-- Listed entries --

══════════

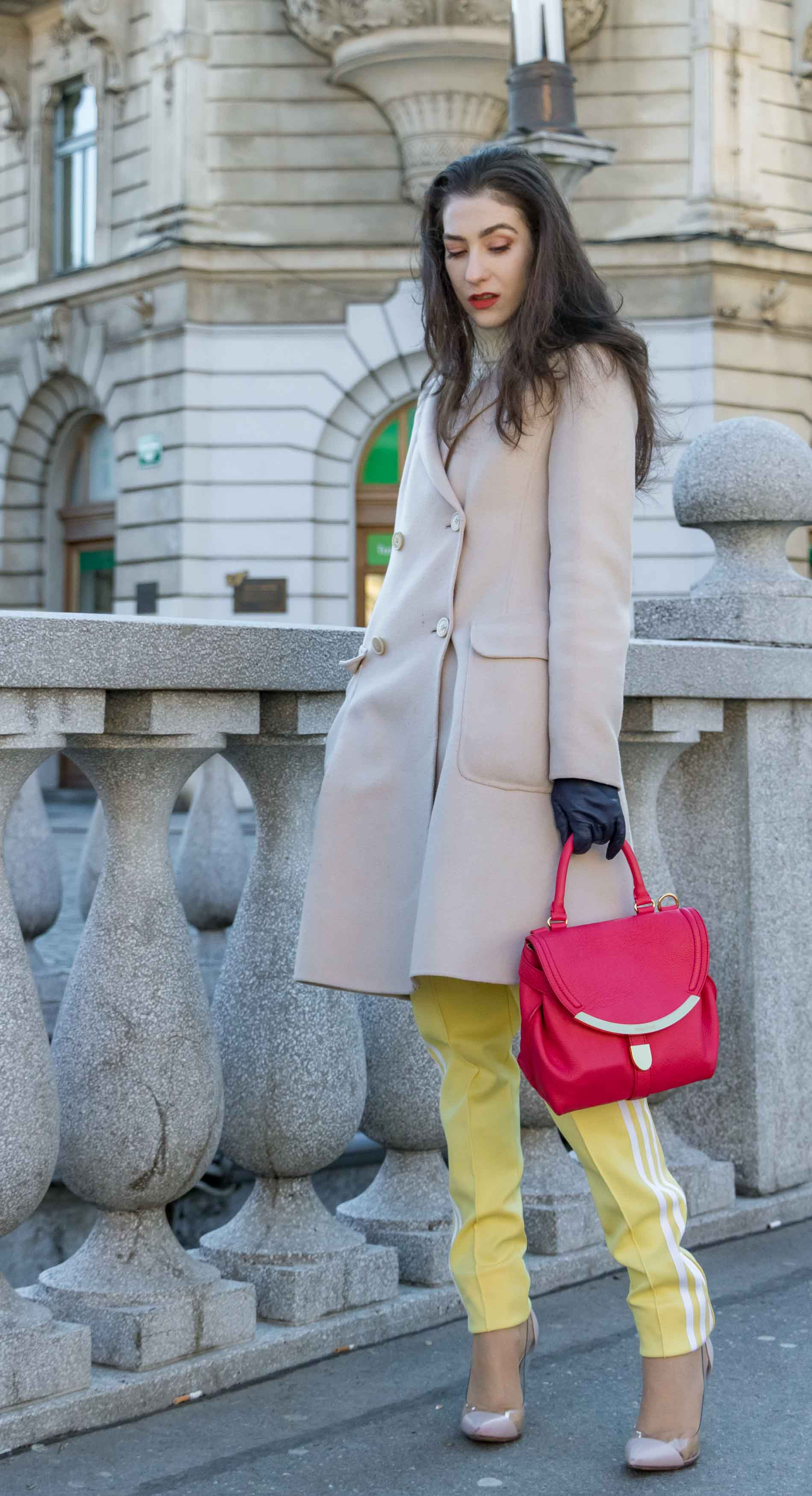 Fashion Blogger Veronika Lipar of Brunette from Wall Street wearing yellow track pants with white stripes from Adidas, white turtleneck knit sweater, off-white pastel double breasted coat from Weekend Max Mara, blush powder transparent plexi pumps from Gianvito Rossi, pink top handle bag from See by Chloe while standing on the bridge in Ljubljana on a cold spring day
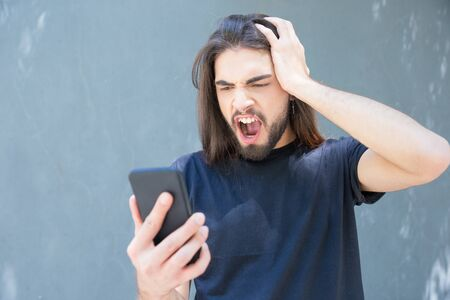 Angry young brunet looking at phone and screaming. Bearded man with piercing and long hair yelling at smartphone. Technology concept
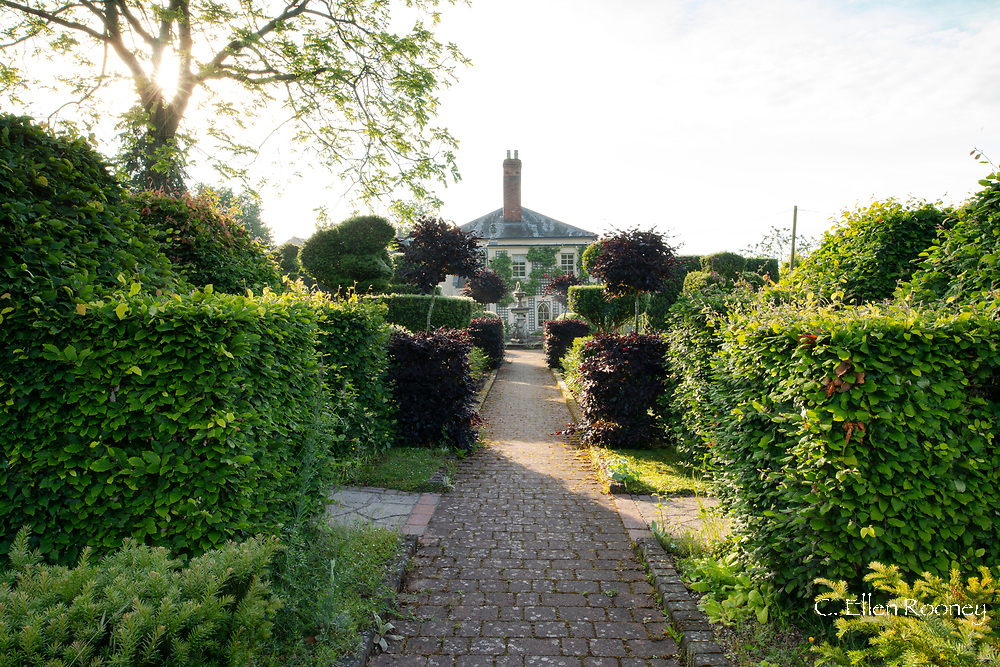 The view along a brick path surrounded by topiary to the house at the Laskett Gardens, Much Birch, Herefordshire, UK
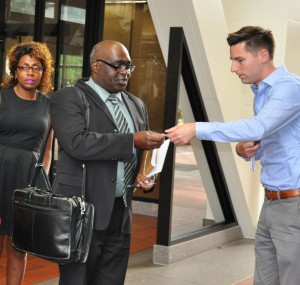 Antoinette Wilson looks on as Karluah's lawyer, Marcus Jarvis receives card from TV reporter.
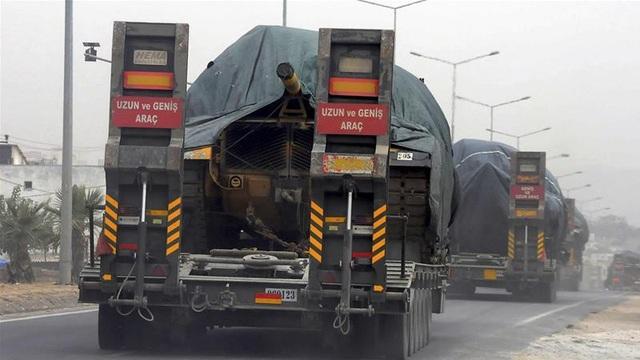 Xe tải chở xe tăng Thổ Nhĩ Kỳ tiến gần biên giới Syria (Ảnh: Aljazeera)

══════════

-- Instructions for the task --
Return the line containing "Antoinette Wilson looks" and every line after it through the end of the records above, exactly and nothing else, but not the pictures.

-- Answer to this task --
 Antoinette Wilson looks on as Karluah's lawyer, Marcus Jarvis receives card from TV reporter.
 Xe tải chở xe tăng Thổ Nhĩ Kỳ tiến gần biên giới Syria (Ảnh: Aljazeera)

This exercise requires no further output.